ANFORDERUNG:
Drucken Sie bitte den Text zur schwedischen Digitalstrategie an Schulen vollständig und unverändert ab.

So habe die schwedische Digitalstrategie an Schulen bisher hauptsächlich darin bestanden, analoge durch digitale Lernmittel zu ersetzen. Die nötigen Kompetenzen seien dabei kaum vermittelt worden. Auch deshalb habe sich der Wissenserwerb der Schüler:innen verschlechtert.

Damit die Digitalisierungsstrategie erfolgreich ist, so die Empfehlung der schwedischen Wissenschaftler:innen, müssten Lehrkräfte wie Schüler:innen gezielt hinsichtlich ihrer digitalen Fähigkeiten und Medienkompetenzen weitergebildet werden.

Zum Teil nur „Klicken und Wischen“

Mehr Medienerziehung, wie das Karolinska-Institut fordert, wäre auch für deutsche Schüler:innen dringend notwendig. Das verdeutlicht bereits die International Computer and Information Literacy Study (ICILS) aus dem Jahr 2018. Die Studie vergleicht international die Medienkompetenz von Achtklässler:innen. Auch die Ausstattung von Schulen mit digitalen Lern-Endgeräten wird dabei erfasst.

DATENAUSZÜGE:
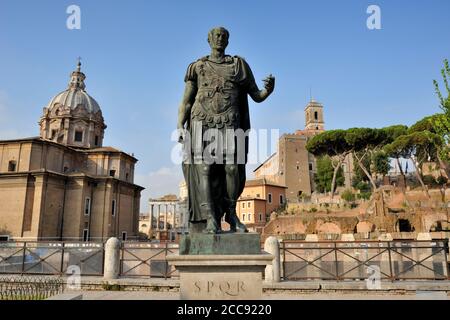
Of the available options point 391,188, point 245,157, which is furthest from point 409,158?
point 245,157

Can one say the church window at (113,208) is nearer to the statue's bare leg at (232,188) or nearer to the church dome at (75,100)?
the church dome at (75,100)

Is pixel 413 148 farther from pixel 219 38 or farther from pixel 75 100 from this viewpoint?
pixel 75 100

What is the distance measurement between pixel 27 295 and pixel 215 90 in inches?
275

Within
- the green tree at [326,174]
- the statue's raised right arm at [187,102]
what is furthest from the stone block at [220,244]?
the green tree at [326,174]

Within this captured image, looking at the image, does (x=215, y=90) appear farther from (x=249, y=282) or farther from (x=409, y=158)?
(x=409, y=158)

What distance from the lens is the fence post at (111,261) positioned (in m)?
8.84

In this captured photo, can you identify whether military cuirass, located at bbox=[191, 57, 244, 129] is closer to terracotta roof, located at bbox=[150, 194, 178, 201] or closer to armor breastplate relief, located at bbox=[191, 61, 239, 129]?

ANTWORT ZUR AUFGABE:
So habe die schwedische Digitalstrategie an Schulen bisher hauptsächlich darin bestanden, analoge durch digitale Lernmittel zu ersetzen. Die nötigen Kompetenzen seien dabei kaum vermittelt worden. Auch deshalb habe sich der Wissenserwerb der Schüler:innen verschlechtert.

Damit die Digitalisierungsstrategie erfolgreich ist, so die Empfehlung der schwedischen Wissenschaftler:innen, müssten Lehrkräfte wie Schüler:innen gezielt hinsichtlich ihrer digitalen Fähigkeiten und Medienkompetenzen weitergebildet werden.

Zum Teil nur „Klicken und Wischen“

Mehr Medienerziehung, wie das Karolinska-Institut fordert, wäre auch für deutsche Schüler:innen dringend notwendig. Das verdeutlicht bereits die International Computer and Information Literacy Study (ICILS) aus dem Jahr 2018. Die Studie vergleicht international die Medienkompetenz von Achtklässler:innen. Auch die Ausstattung von Schulen mit digitalen Lern-Endgeräten wird dabei erfasst.